Beijing will face challenges in regaining the confidence of business leaders, investors, and consumers in part because of Xi’s emphasis on ideology and apparent indifference toward China’s economic difficulties.  Xi, whether intentionally or coincidentally, appears to be undercutting Premier Li Qiang’s efforts to assure private businesses and foreign and domestic investors that the government is pro-business and pro-market.   

  • On 15 August, state media released the text of an internal speech Xi made in February on “Chinese-style modernization.”  Xi reiterated the importance of “common prosperity” and “spiritual civilization” to counter what he sees as Western capitalism’s overemphasis on individualism and materialism. 
  • Both concepts are anathema to private businesspeople, investors, and white-collar professionals in general.  “Common prosperity” has been associated with the crackdown on wealthy individuals and the private sector.  The term “spiritual civilization” is code for opposition to Western, liberal political and economic ideas.  Since December 2022, leadership statements on the economy have avoided these two terms as Beijing was trying to reassure private businesses that the regulatory crackdown against them was over.  The August article serves as a reminder that Xi will not allow any relaxation in the Party’s adherence to Marxist-Leninist orthodoxy even as Beijing tries to attract private investment.

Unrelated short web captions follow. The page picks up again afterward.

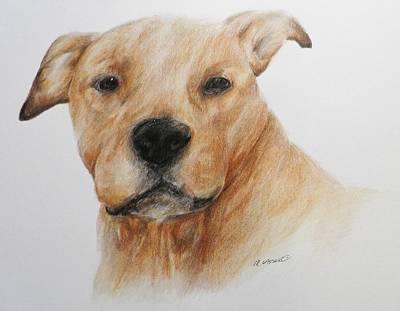 Pitbull Drawing - Pitbull Head Study by Meagan  Visser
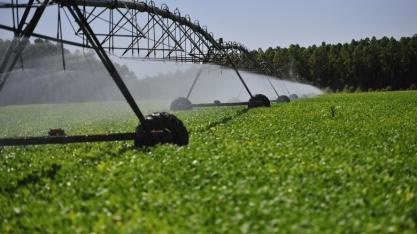 Irrigação por pivô central triplicou entre 2000 e 2017, mostra novo levantamento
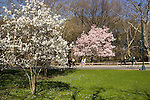 New York City, New York: Spring time with blossoms in Central Park  .Photo #: ny264-14721  .Photo copyright Lee Foster, www.fostertravel.com, lee@fostertravel.com, 510-549-2202.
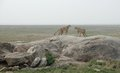 Cheetahs on a stone savannah scenery with some in tanzania africa Stock Photos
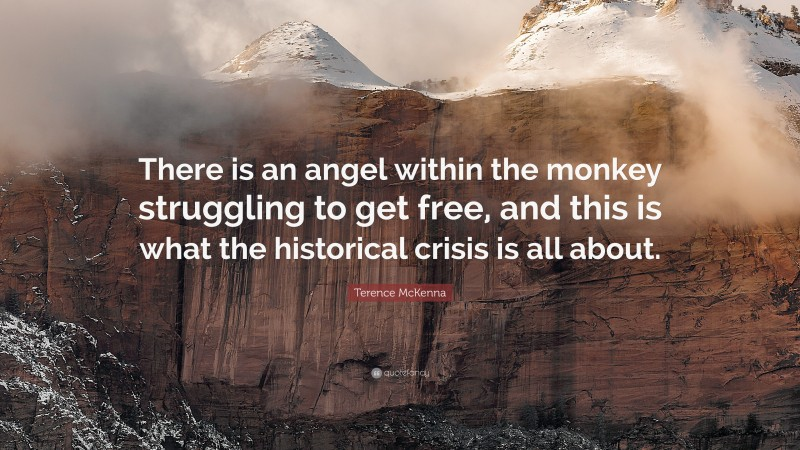 """Terence McKenna Quote: """"There is an angel within the monkey struggling to get free, and this is what the historical crisis is all about."""""""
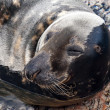 Grey seal — Stock Photo #30868853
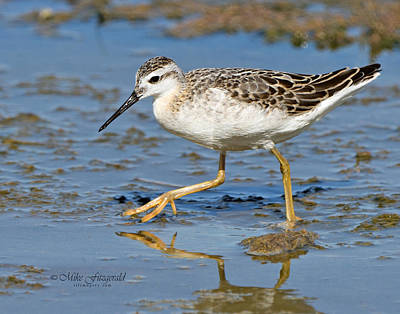 Photograph - Wilsons Phalarope by Mike Fitzgerald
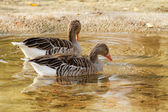 Wild-goose — Foto Stock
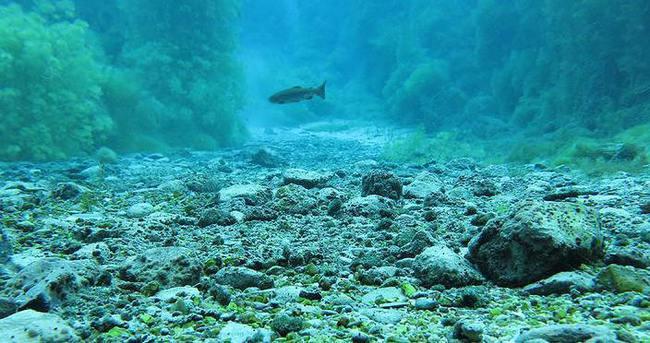 Balıklara eDNA'lı takip
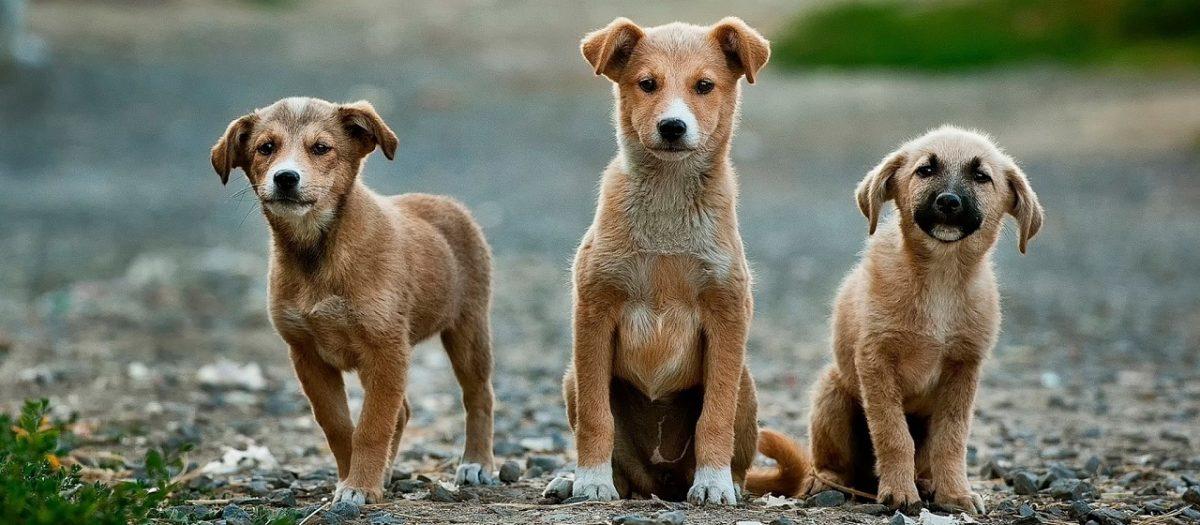 Junghunde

  • Xi has been conspicuously absent from public view amid mounting economic problems, even though he has centralized economic decision-making in his own hands.  China experienced serious floods in August, but Xi did not visit any of the affected areas, in a departure from his predecessors.  Xi was not seen on state television from 1 August to 20 August, which was unusual though not unprecedented.[1] 
  • Xi also appeared to be out of touch as youth unemployment hit a record high of 21.3 percent in June.  State media in July cited Xi’s comment that the youth should “proactively embrace hardships” just as he did as a young man during the Cultural Revolution.  Anecdotal information from Western press and Chinese social media suggests that many recent college graduates are opting out of the full-time job market as a form of quiet resistance.  In 2022, the number of marriages was the lowest since records began in 1986 due to economic uncertainties, and the decline in marriages is correlated with China’s falling birthrate because it is unusual for unmarried couples to have children in China.
     

[1] Observers have speculated that Xi may have refrained from domestic inspection tours out of security concerns.  As we wrote in the last China Watch, signals in authoritative PRC media suggest that the dismissals of senior military commanders were driven by Xi’s perception of political disloyalty.  Xi travelled to South Africa on 21 August to attend the BRICS summit, but he skipped a scheduled speech on 22 August without any explanation.  Xi could have cancelled the  appearance due to last-minute security concerns, as he is known for stringent security protocols when he travels domestically and internationally.